D’après le témoignage du Censeur pédagogique 2, Guy Costant Badinga, qui assurait l’intérim du proviseur au moment des faits, il s’agit d’une querelle amoureuse. La défunte aurait reçu pour mission de la part d’un professeur de mathématiques de l’établissement, un dénommé Eric, qui entretenait une relation avec une élève de classe de première, Nyangui Majnonie Manuella, de mener des enquêtes pour vérifier si cette dernière lui était infidèle. Natou s’exécute et rapporte l’information au professeur selon laquelle son amante lui serait infidèle. Ce dernier, pris de jalousie, va vers sa «copine» et s’indigne de son comportement sans toutefois protéger sa source, la petite Natou.

Nyangui Manuella va finalement s’en prendre à l’informatrice qu’elle accuse d’avoir détruit son couple. Elle menace de lui porter plainte et de continuer avec le ‘’mari’’. La défunte, qui est décrite comme une personne très réservée, prend la chose à cœur et commence, semble t-il, à concevoir un plan de suicide. «Quelques jours avant sa mort, elle fait des selfies avec ses camarades et leur dit que quand elle va mourir c’est ce qu’ils auront à publier», rapporte le censeur pédagogique.

La dispute avec son amie arrive au niveau de l’administration. Le censeur vie scolaire 2, Rony Ondamba, calme les deux protagonistes. Natou s’excuse de s’être mêlée de la vie de sa camarade et il interpelle l’autre quant au pardon. Malheureusement la querelle se poursuit entre les deux via les réseaux sociaux.

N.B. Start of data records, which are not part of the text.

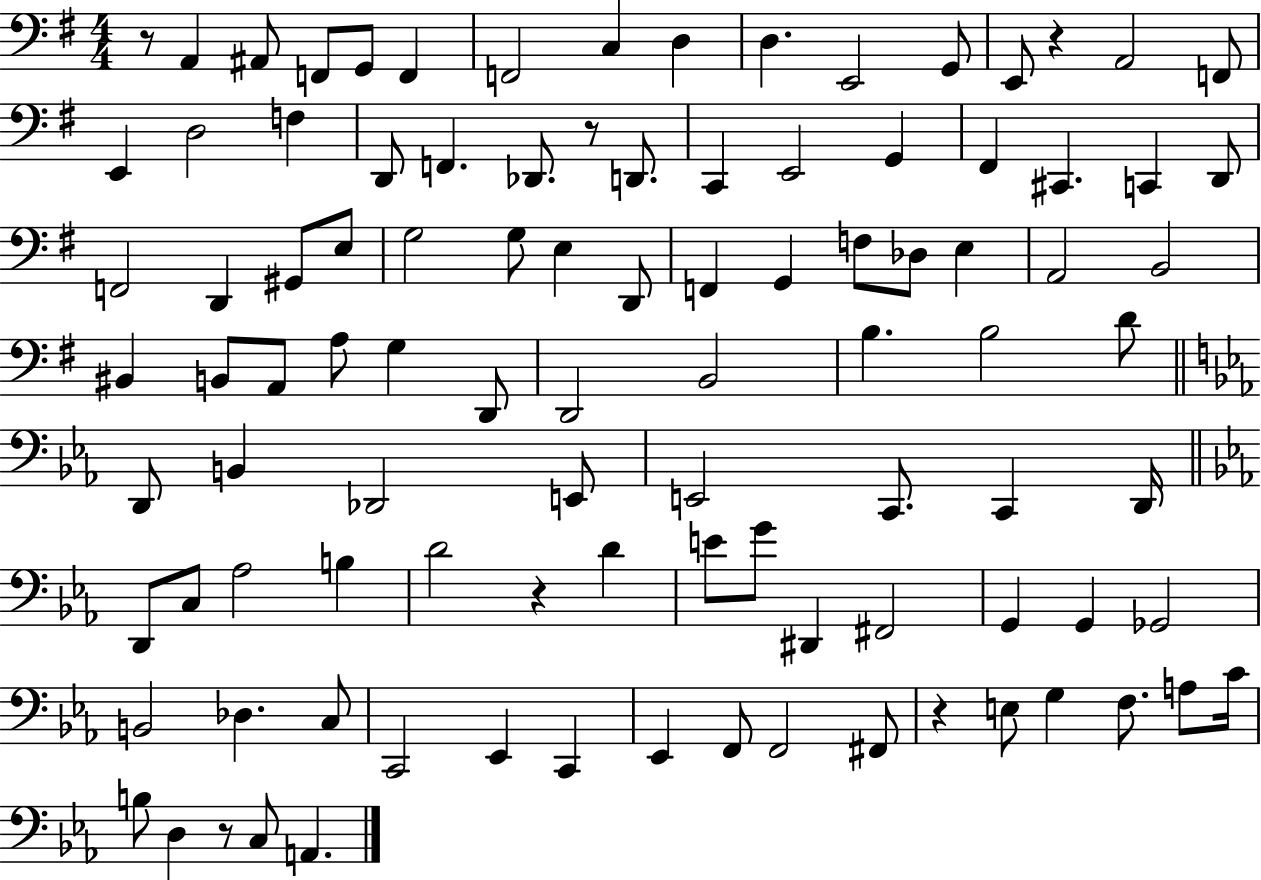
{
  \clef bass
  \numericTimeSignature
  \time 4/4
  \key g \major
  r8 a,4 ais,8 f,8 g,8 f,4 | f,2 c4 d4 | d4. e,2 g,8 | e,8 r4 a,2 f,8 | \break e,4 d2 f4 | d,8 f,4. des,8. r8 d,8. | c,4 e,2 g,4 | fis,4 cis,4. c,4 d,8 | \break f,2 d,4 gis,8 e8 | g2 g8 e4 d,8 | f,4 g,4 f8 des8 e4 | a,2 b,2 | \break bis,4 b,8 a,8 a8 g4 d,8 | d,2 b,2 | b4. b2 d'8 | \bar "||" \break \key ees \major d,8 b,4 des,2 e,8 | e,2 c,8. c,4 d,16 | \bar "||" \break \key ees \major d,8 c8 aes2 b4 | d'2 r4 d'4 | e'8 g'8 dis,4 fis,2 | g,4 g,4 ges,2 | \break b,2 des4. c8 | c,2 ees,4 c,4 | ees,4 f,8 f,2 fis,8 | r4 e8 g4 f8. a8 c'16 | \break b8 d4 r8 c8 a,4. | \bar "|."
}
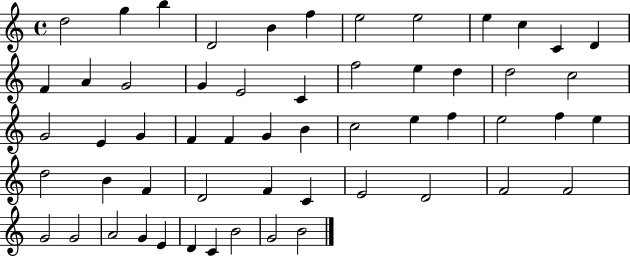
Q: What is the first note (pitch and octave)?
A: D5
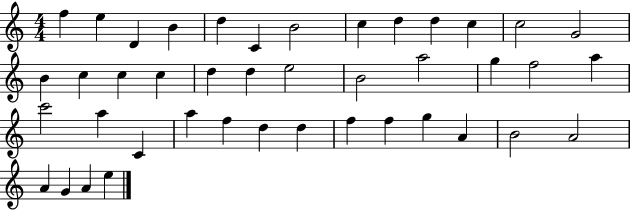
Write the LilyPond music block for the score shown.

{
  \clef treble
  \numericTimeSignature
  \time 4/4
  \key c \major
  f''4 e''4 d'4 b'4 | d''4 c'4 b'2 | c''4 d''4 d''4 c''4 | c''2 g'2 | \break b'4 c''4 c''4 c''4 | d''4 d''4 e''2 | b'2 a''2 | g''4 f''2 a''4 | \break c'''2 a''4 c'4 | a''4 f''4 d''4 d''4 | f''4 f''4 g''4 a'4 | b'2 a'2 | \break a'4 g'4 a'4 e''4 | \bar "|."
}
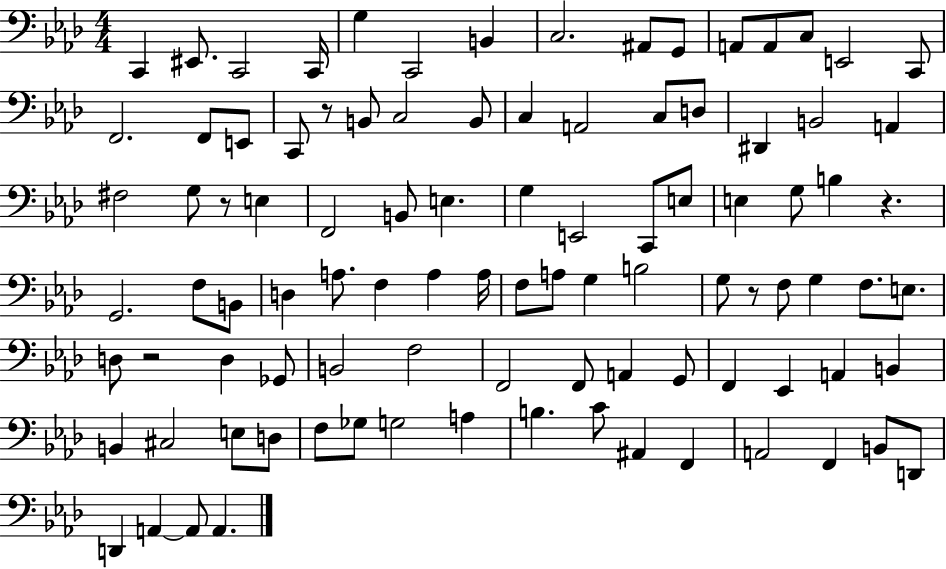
C2/q EIS2/e. C2/h C2/s G3/q C2/h B2/q C3/h. A#2/e G2/e A2/e A2/e C3/e E2/h C2/e F2/h. F2/e E2/e C2/e R/e B2/e C3/h B2/e C3/q A2/h C3/e D3/e D#2/q B2/h A2/q F#3/h G3/e R/e E3/q F2/h B2/e E3/q. G3/q E2/h C2/e E3/e E3/q G3/e B3/q R/q. G2/h. F3/e B2/e D3/q A3/e. F3/q A3/q A3/s F3/e A3/e G3/q B3/h G3/e R/e F3/e G3/q F3/e. E3/e. D3/e R/h D3/q Gb2/e B2/h F3/h F2/h F2/e A2/q G2/e F2/q Eb2/q A2/q B2/q B2/q C#3/h E3/e D3/e F3/e Gb3/e G3/h A3/q B3/q. C4/e A#2/q F2/q A2/h F2/q B2/e D2/e D2/q A2/q A2/e A2/q.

Le Censeur vie scolaire 2, Rony Ondamba, est à nouveau interpellé sur l’affaire et convoque l’élève Natou qui, a-t-il eu vent, menace de se suicider. Une fois dans le bureau, vendredi dernier autour de 12 h 30, il l’interroge. «Elle m’a menacée de me porter plainte et que je continue avec le mari puisque j’ai détruit son couple». Le censeur constate que l’élève transpire à grosse goutte, malgré la climatisation et présente des malaises. Elle est conduite d’urgence à l’hôpital. En cours de route, elle aura eu le temps d’avouer à une de ses amies venue porter secours à l’administration qu’elle a consommé du raticide la veille. L’infirmière tentera le tout avant l’arrivée du Samu, mais la jeune fille aura déjà rendu l’âme.

Actuellement le professeur cité dans l’affaire ainsi que son amante se trouvent en garde à vue au commissariat de Mounana pour les besoins de l’enquête et pour assurer leur protection. Selon les agents de force de police, le rapport est en train d’être constitué et sera transmis au parquet vendredi au plus tard.

Pour les responsables de l’établissement Bruno Bokoko, c’est à la justice d’établir les responsabilités des uns et des autres dans cette affaire.